La France agricole a extrait les principaux points agricoles des programmes, dont une partie avait été présentée lors d’une conférence organisée par le Syndicat national de la presse agricole et rurale (SNPAR), le 18 avril à Paris. Des représentants des six principales listes y avaient été conviés. C’est une tête connue du syndicalisme agricole qui y avait ouvert le bal. Démissionnant de Jeunes Agriculteurs (JA) pour rejoindre la liste « Renaissance » de La République en marche (LREM) et du Modem, Jérémy Decerle voulait redonner à la Pac « des objectifs clairs et faire en sorte que l’Europe refasse de l’agriculture un secteur stratégique ». Le parti d’Emmanuel Macron plaide pour un maintien du budget de la Pac, avec un fléchage des aides en priorité vers « l’activité humaine », une augmentation massive du verdissement et un doublement des surfaces en bio. « Les aides seront données par rapport au nombre d’actifs, sans forcément imaginer un plafond, avait précisé le numéro 4 sur la liste. La capacité professionnelle, le temps donné à l’activité agricole et le revenu sont des critères qui pourraient être proposés par l’UE pour que chaque État membre puisse définir l’actif agricole. Cela permettrait d’exclure des personnes comme la reine d’Angleterre ou ceux qui héritent des terres et font faire du travail à façon. »
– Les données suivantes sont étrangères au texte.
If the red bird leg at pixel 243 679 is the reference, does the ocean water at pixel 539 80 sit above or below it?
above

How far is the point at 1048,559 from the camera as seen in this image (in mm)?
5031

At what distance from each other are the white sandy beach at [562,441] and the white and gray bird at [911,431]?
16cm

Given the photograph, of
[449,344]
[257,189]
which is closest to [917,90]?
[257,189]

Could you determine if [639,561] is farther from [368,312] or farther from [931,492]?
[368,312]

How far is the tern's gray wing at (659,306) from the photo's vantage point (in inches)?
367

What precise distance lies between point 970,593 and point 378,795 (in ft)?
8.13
Sur le volet écologique, LREM défend « une sortie du glyphosate d’ici à 2021 et la division par deux des pesticides d’ici à 2025 ». Un programme qui tient du statu quo pour la France, mais où l’on sent poindre un désir d’harmonisation européenne… En matière d’agriculture comme d’écologie, le programme de LREM s’inscrit finalement dans la continuité de la politique menée par le gouvernement, malgré les personnalités choisies pour les incarner : l’ancien président de JA et l’ancien directeur général du WWF France, Pascal Canfin (numéro 2 de la liste).
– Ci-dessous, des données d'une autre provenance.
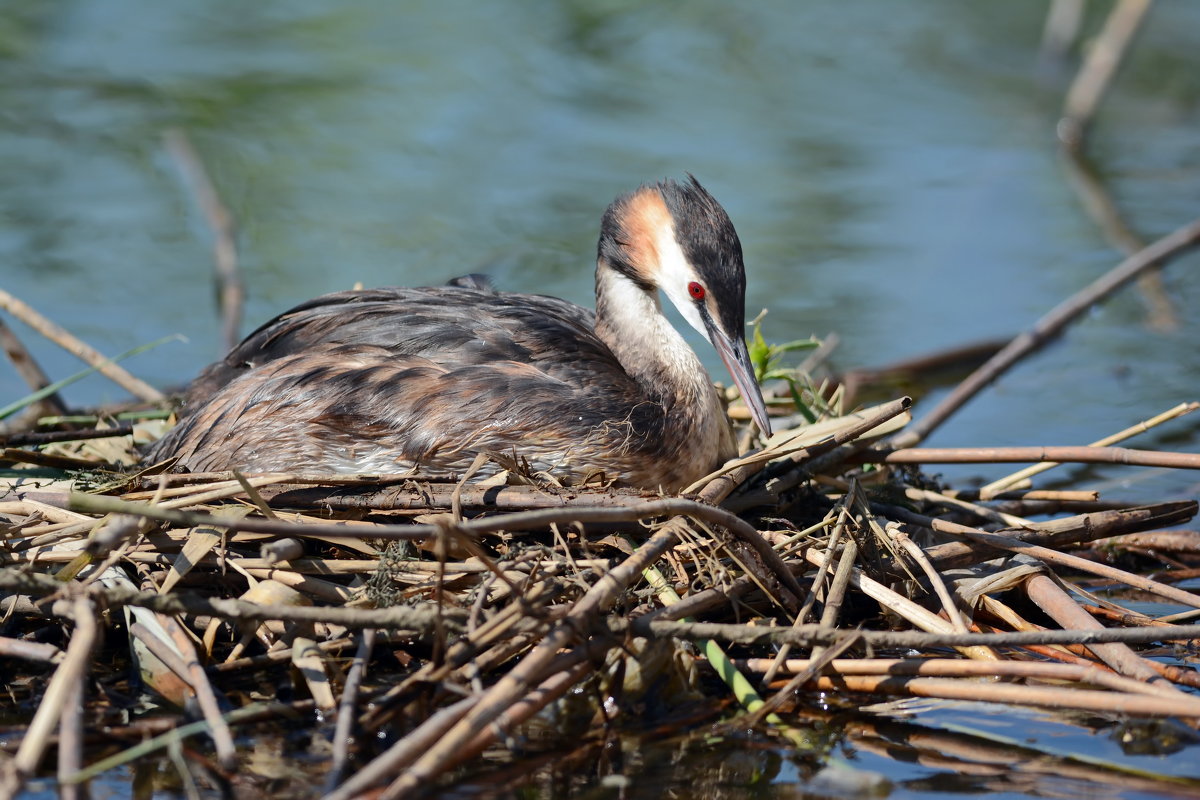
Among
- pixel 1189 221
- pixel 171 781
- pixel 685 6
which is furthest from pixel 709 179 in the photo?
pixel 171 781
Les Républicains (LR) et le Parti socialiste (PS-PP) regardent d’ailleurs avec circonspection l’alliance entre les deux hommes. Candidate sur la liste des Républicains, Anne Sander parlait d’« incohérence ». En termes de propositions, son parti n’incarne pas non plus la révolution. L’eurodéputée défend une simplification de la Pac devenue « un vrai casse-tête pour les agriculteurs », ainsi qu’un maintien intégral de son budget. Elle plaide en faveur d’« un deuxième pilier fort » dont la gestion serait confiée aux régions. Les aides à la conversion bio seraient « renforcées ». L’élue entend assurer « la continuité institutionnelle » de son collègue Michel Dantin, député des Républicains qui siégeait dans la commission agriculture du Parlement européen et qui a décidé de ne pas se représenter (lire page 23). Elle se dit comme lui en phase avec les trois rapports votés par ladite commission début avril, amendant le projet de réforme de la Pac de la Commission européenne.
Cibler les aides...
Adversaire de Michel Dantin au sein de cette commission agriculture, Éric Andrieu a décidé de se représenter. Numéro 3 de la liste « Parti socialiste-Place publique » (PS-PP), il peut espérer décrocher un siège. Il entend ainsi « poursuivre le travail commencé » dans la mandature actuelle, en s’opposant aux propositions de Bruxelles, qu’il estime ne pas aller assez loin. La liste socialiste défend une « politique agricole et alimentaire commune », dont 70 % du budget serait fléché vers « les pratiques visant l’abandon des phytos et des engrais de synthèse ». « Je suis contre la réforme proposée par la Commission européenne, qui ne répond pas aux grands enjeux de l’agriculture, assène l’eurodéputé. Je prône un recentrage vers une agriculture familiale et vertueuse. »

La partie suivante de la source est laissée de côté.